# BFD and hum...



## htnut12 (Mar 5, 2007)

*Re: Rear located IB*



Chrisbee from another thread said:


> Somebody has to ask (so it may as well be me): Why don't you use REW?




I have powerful computers, three for my own use and one for my lovely wife to use. Unfortunately they are HEAVY and wired with a gazillion inputs and outputs. Not the sort of thing I would move anywhere. So that would mean long runs of something to the AV items, and the Rat Shack. It would take me longer to set up the REW than to "tune" my IB with the meter and the Rane. And my 1124 BFD causes hum into the Nady Amps. As well the BFD has nothing below 20 hz where I need substantial boost. 

I know I know cut everything else. Well I would rather flatten with boost and cut than cut alone. Eventually it is the same thing at the voice coil. It is just easier than trying to get into the arcane setup for the Denon receiver to boost the LFE there. If I try that I have to do all the EQ for six other speakers all the way up and down the spectrum. Don't think so. The Denon does about fifty or sixtey EQs for me automatically.


----------



## brucek (Apr 11, 2006)

*Re: Rear located IB*



> And my 1124 BFD causes hum into the Nady Amps


Even when using balanced connections with the ground lift switch on the Nady enabled?

brucek


----------



## htnut12 (Mar 5, 2007)

*Re: Rear located IB*

No balanced connections, the input to the BFD comes from an RCA jack on the receiver with an adapter to the 1/4 inch plug. 1/4 inch unbalanced from the BFD to the Nady. The BFD did not hum into a plate amp with RCA input, which had the 1/4 inch out converted back to RCA for connection to the plate amp. Hums like a mofo into the Nady lifted or not. I can reduce the hum by moving the BFD around up on edge etc. No way to keep it in a position that reduces the hum to a minimum. Still hum just at a low level. The Rane is so much better anyway with knobs. The BFD is not tweakadoodle friendly.

The Rane does not produce hum into the Nady Amp with unbalanced 1/4 inch connections.


----------



## brucek (Apr 11, 2006)

*Re: Rear located IB*



> 1/4 inch unbalanced from the BFD to the Nady.
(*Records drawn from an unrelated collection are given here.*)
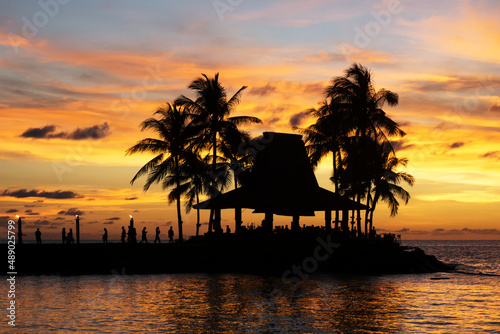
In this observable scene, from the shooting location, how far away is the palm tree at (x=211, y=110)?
5312 cm

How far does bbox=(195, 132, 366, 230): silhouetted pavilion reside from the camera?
43438mm

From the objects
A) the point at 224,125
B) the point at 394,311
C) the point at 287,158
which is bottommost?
the point at 394,311

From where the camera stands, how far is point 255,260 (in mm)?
44750

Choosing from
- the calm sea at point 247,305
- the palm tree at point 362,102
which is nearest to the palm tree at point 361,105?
the palm tree at point 362,102

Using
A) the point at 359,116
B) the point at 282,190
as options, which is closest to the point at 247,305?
the point at 282,190

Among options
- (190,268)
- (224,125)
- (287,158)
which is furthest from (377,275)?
(224,125)

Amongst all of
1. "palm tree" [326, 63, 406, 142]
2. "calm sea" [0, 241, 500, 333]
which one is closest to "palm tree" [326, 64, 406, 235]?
"palm tree" [326, 63, 406, 142]

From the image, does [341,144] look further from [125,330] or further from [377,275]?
[125,330]

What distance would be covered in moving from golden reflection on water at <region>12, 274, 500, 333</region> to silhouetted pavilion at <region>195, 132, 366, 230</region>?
Answer: 16.2ft

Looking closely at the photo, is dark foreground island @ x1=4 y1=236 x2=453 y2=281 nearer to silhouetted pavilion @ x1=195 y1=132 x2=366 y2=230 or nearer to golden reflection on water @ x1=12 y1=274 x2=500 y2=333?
silhouetted pavilion @ x1=195 y1=132 x2=366 y2=230

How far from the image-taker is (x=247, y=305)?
1158 inches

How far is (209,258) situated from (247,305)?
16550 mm

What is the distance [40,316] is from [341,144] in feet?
127

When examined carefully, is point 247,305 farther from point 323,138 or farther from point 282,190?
point 323,138
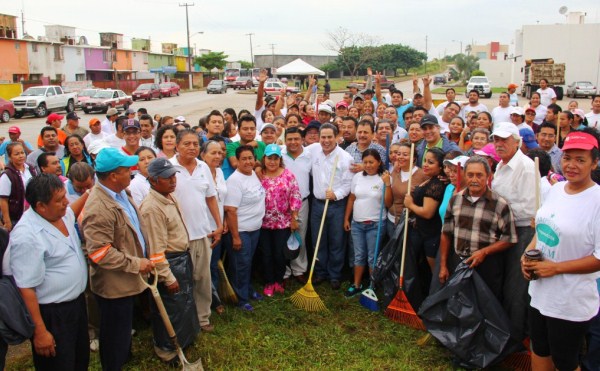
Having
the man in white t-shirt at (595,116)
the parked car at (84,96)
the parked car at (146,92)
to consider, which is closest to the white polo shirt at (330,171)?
the man in white t-shirt at (595,116)

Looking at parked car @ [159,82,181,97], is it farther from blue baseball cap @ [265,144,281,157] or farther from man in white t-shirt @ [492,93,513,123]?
blue baseball cap @ [265,144,281,157]

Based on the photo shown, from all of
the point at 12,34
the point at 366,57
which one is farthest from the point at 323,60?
the point at 12,34

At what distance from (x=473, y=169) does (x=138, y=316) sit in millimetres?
3661

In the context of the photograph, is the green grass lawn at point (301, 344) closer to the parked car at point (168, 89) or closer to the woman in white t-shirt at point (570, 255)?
the woman in white t-shirt at point (570, 255)

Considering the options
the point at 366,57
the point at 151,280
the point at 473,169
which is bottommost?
the point at 151,280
But the BFD has balanced out available and the Nady has balanced in available. Use it with a ground lift switch and the hum will be gone?

brucek


----------



## htnut12 (Mar 5, 2007)

*Re: Rear located IB*

I didn't know you could put in garbage and then change it to better than garbage. I will give it a try. I will be using the BFD for some duty or other just not to try and get low bass. There is a dearth of shops around me that have anything I can use in those XLRs. Maybe I can find some three band 1/4 to try.


----------



## brucek (Apr 11, 2006)

*Re: Rear located IB*



> I didn't know you could put in garbage and then change it to better than garbage.
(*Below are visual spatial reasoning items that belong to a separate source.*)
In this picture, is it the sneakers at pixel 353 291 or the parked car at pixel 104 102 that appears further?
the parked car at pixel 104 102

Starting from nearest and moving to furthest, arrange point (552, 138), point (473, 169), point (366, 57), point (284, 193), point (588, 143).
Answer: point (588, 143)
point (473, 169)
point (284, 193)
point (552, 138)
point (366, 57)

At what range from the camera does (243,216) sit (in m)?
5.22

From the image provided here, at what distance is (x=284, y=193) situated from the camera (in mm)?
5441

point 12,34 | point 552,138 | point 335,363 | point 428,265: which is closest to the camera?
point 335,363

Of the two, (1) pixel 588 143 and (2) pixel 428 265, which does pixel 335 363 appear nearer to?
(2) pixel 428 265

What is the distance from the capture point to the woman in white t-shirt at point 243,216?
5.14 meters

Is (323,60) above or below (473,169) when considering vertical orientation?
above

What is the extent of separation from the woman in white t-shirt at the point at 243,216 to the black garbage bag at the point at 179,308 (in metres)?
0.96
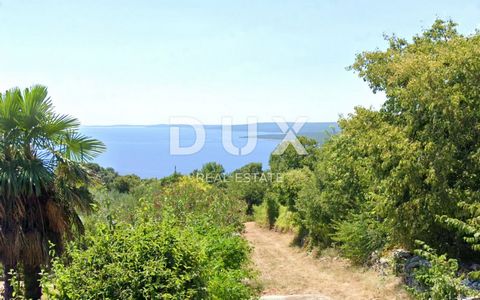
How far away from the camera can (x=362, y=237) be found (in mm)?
12836

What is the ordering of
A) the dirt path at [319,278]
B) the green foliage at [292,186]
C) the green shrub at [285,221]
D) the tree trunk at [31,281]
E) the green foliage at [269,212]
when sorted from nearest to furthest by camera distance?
the tree trunk at [31,281]
the dirt path at [319,278]
the green foliage at [292,186]
the green shrub at [285,221]
the green foliage at [269,212]

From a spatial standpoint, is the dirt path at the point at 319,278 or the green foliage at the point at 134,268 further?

I don't really understand that statement, but most of the hum created with BFD's is a result of a ground loop passing through to the subwoofer. 

Subs enjoy amplifying that hum frequency and so the use of XLR (or TRS) with the use of a ground lift between the BFD and the sub itself usually remedies the situation. 

Actually the best method is to connect the tip (+ve) and ring (-ve) and shield at the BFD end and then leave the shield disconnected at the sub amp end. The +/- difference signal is passed and since the shield is a cold conductor in a balanced interface, you have broken the pathway for the groundloop.

brucek


----------



## htnut12 (Mar 5, 2007)

*Re: Rear located IB*

brucek,

I think I understand the use of the balanced line between the BFD and the Nady. And yes a ground loop would be eliminated using the balanced line between the BFD and the Nady. I don't think it is a ground loop. I believe it is a field that is feeding into the circuitry of the BFD. I have five power cords in the vicinity. If I fool around enought with the BFD and move it around in space I can minimize the hum. A ground loop would be a constant hum. 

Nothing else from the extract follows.